Retype the text of every row below character for character, leaving the pictures out of your answer.
BEGIN Data to use
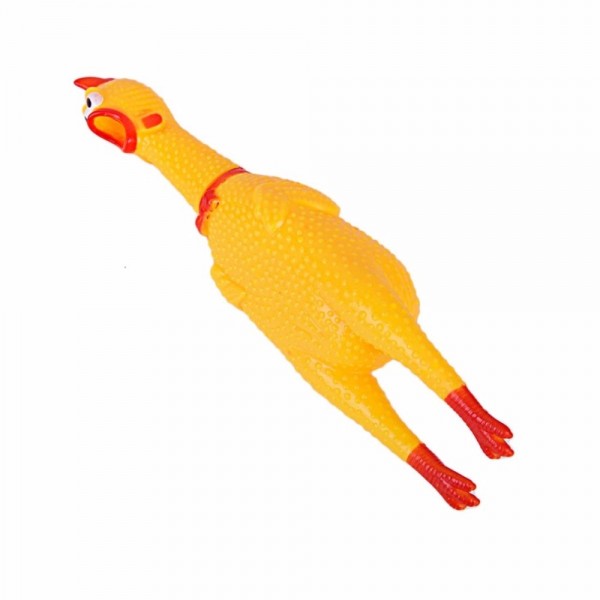 Игрушка-пищалка Петушок большой, 40 см.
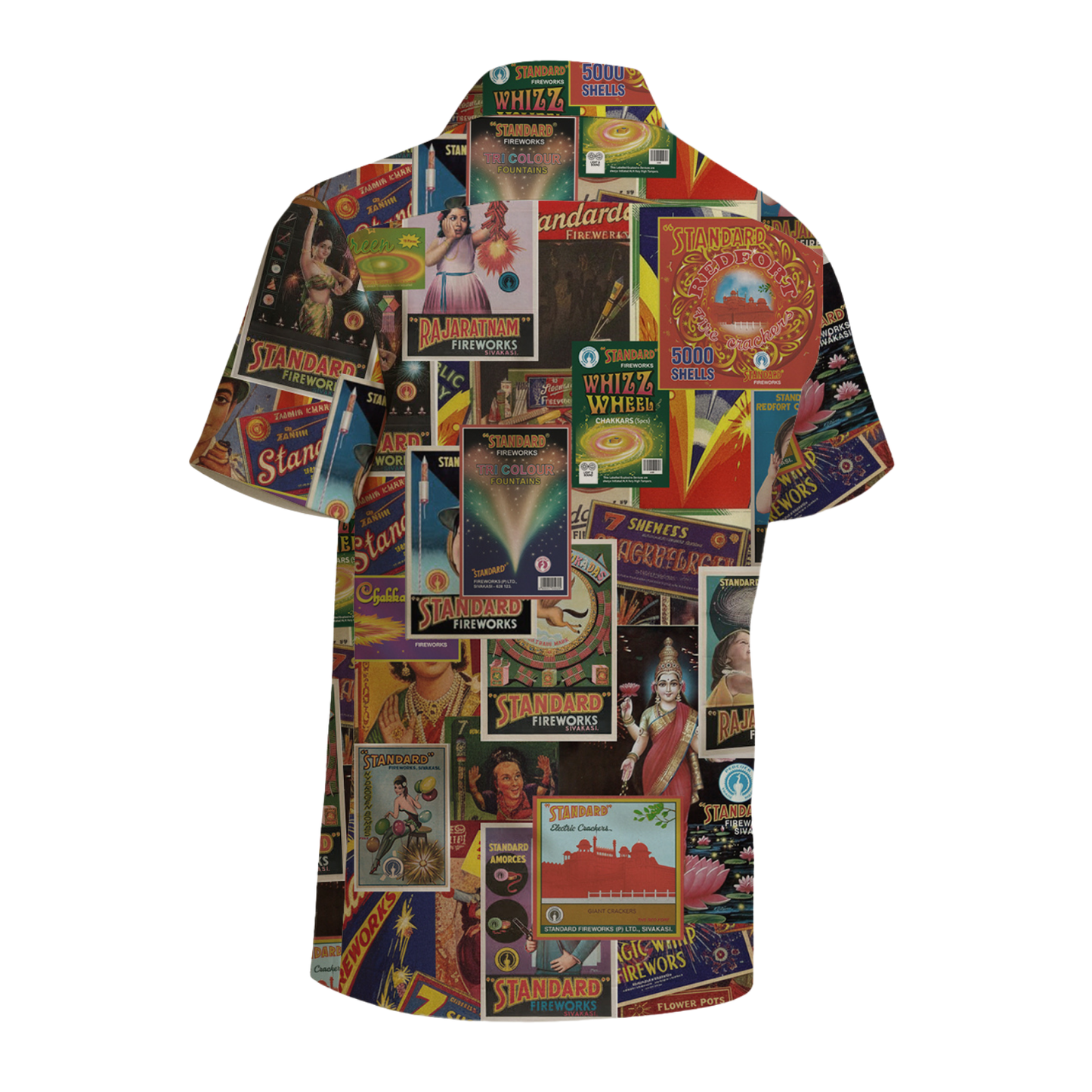 Retro Crackers Men's Shirt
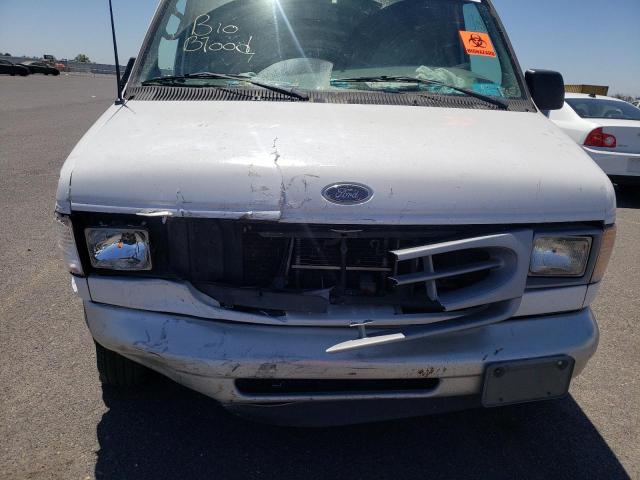 Photo 9 from auction – 2001 FORD ECONOLINE with VIN 1FTRE14W31HB71390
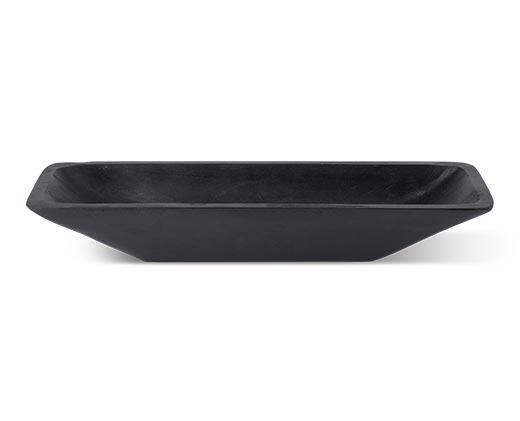 Crofton 
 Imperfect Oblong Wood Bowl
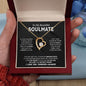 My Beautiful Soulmate | My Missing Piece - Forever Love Necklace
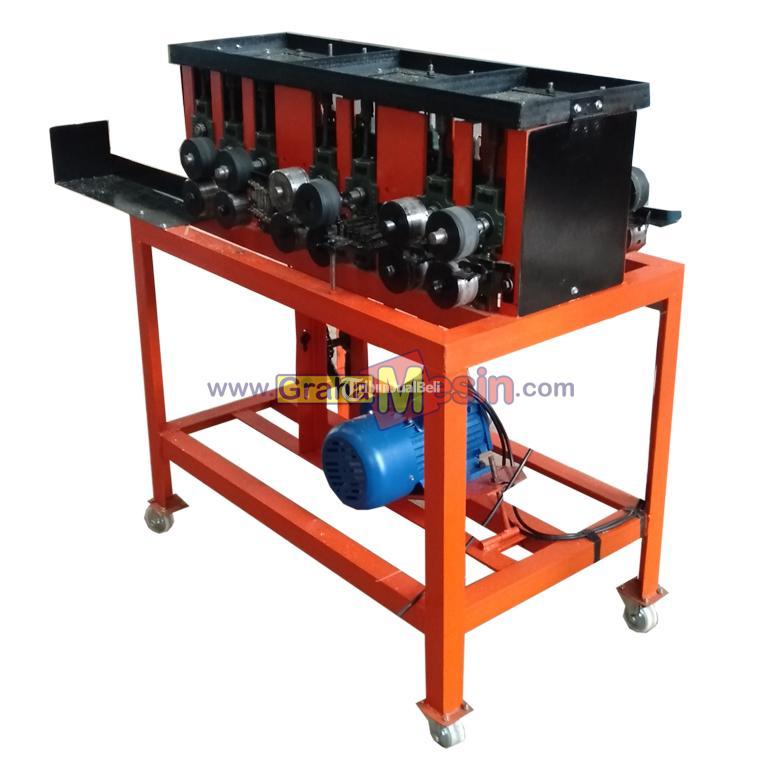 Mesin Pembuat Tusuk Sate Terbaru Praktis Dalam 1 Mesin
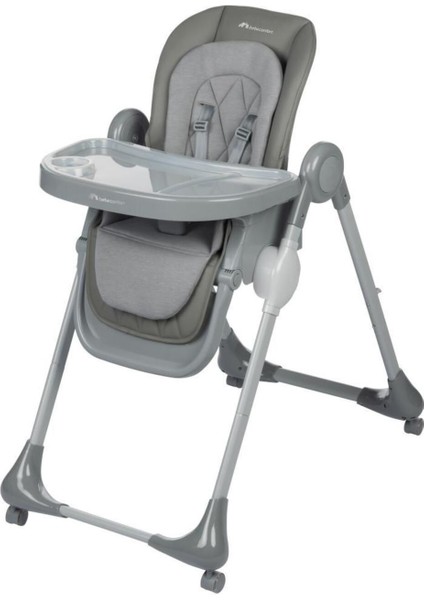 Elite Bebeconfort Olea Katlanabilir Tekerlekli Mama Sandalyesi Mineral Grey 1 Adet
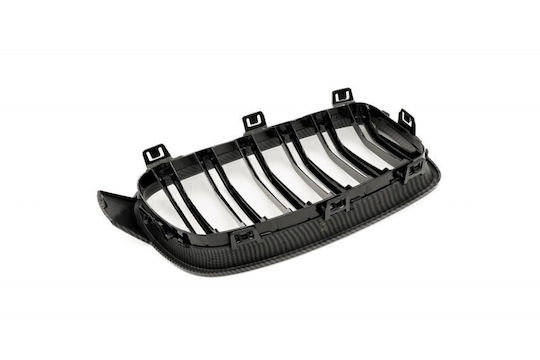 Capot Motor Dublă Bandă Din Fibră De Carbon BMW 3 F30 51137255411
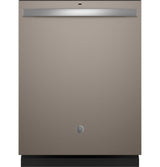 GE® ENERGY STAR® Top Control with Plastic Interior Dishwasher with Sanitize Cycle & Dry Boost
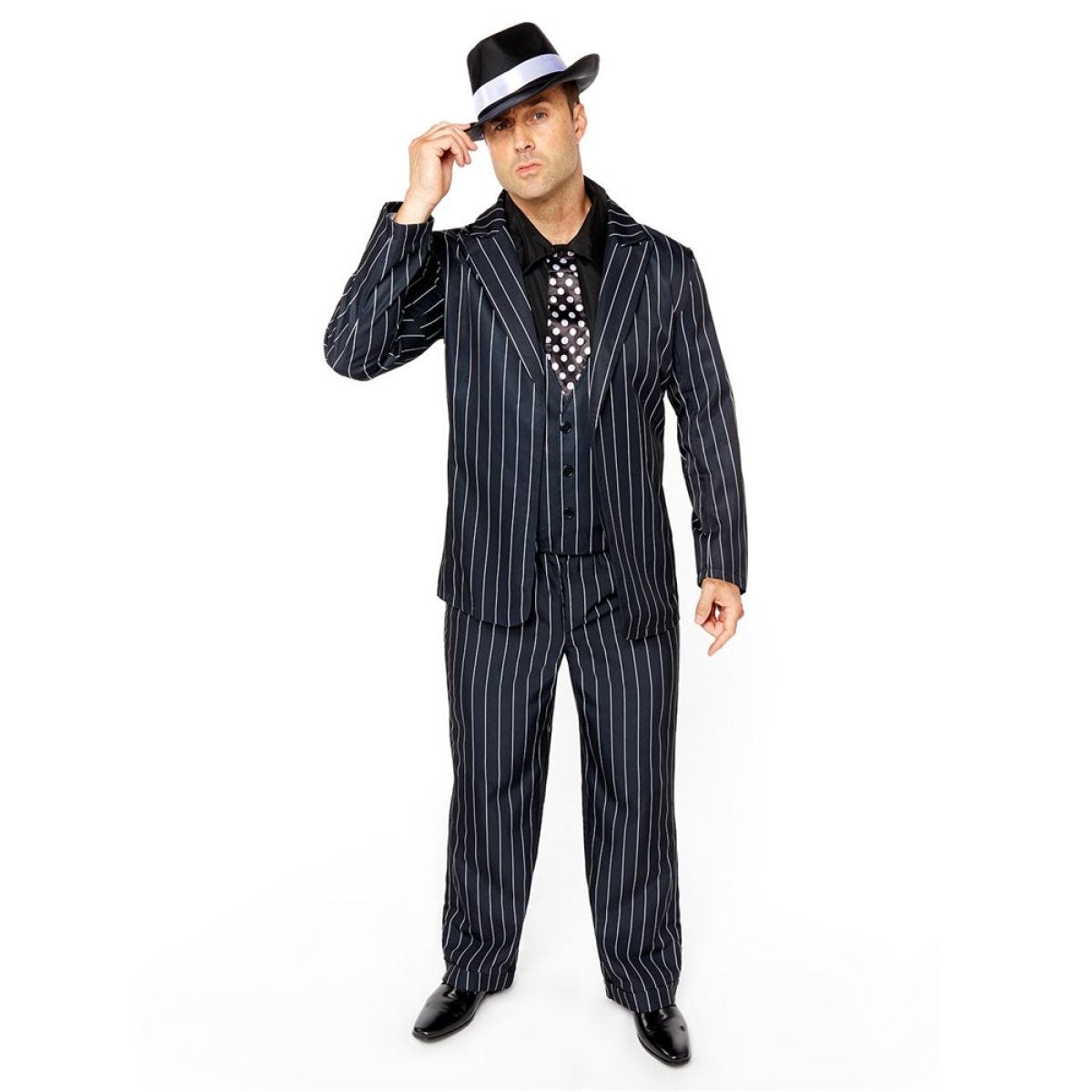 Vintage Gangster Boss - Adult Costume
END Data to use
[Exercise result]
 Игрушка-пищалка Петушок большой, 40 см.
 Retro Crackers Men's Shirt
 Photo 9 from auction – 2001 FORD ECONOLINE with VIN 1FTRE14W31HB71390
 Crofton 
 Imperfect Oblong Wood Bowl
 My Beautiful Soulmate | My Missing Piece - Forever Love Necklace
 Mesin Pembuat Tusuk Sate Terbaru Praktis Dalam 1 Mesin
 Elite Bebeconfort Olea Katlanabilir Tekerlekli Mama Sandalyesi Mineral Grey 1 Adet
 Capot Motor Dublă Bandă Din Fibră De Carbon BMW 3 F30 51137255411
 GE® ENERGY STAR® Top Control with Plastic Interior Dishwasher with Sanitize Cycle & Dry Boost
 Vintage Gangster Boss - Adult Costume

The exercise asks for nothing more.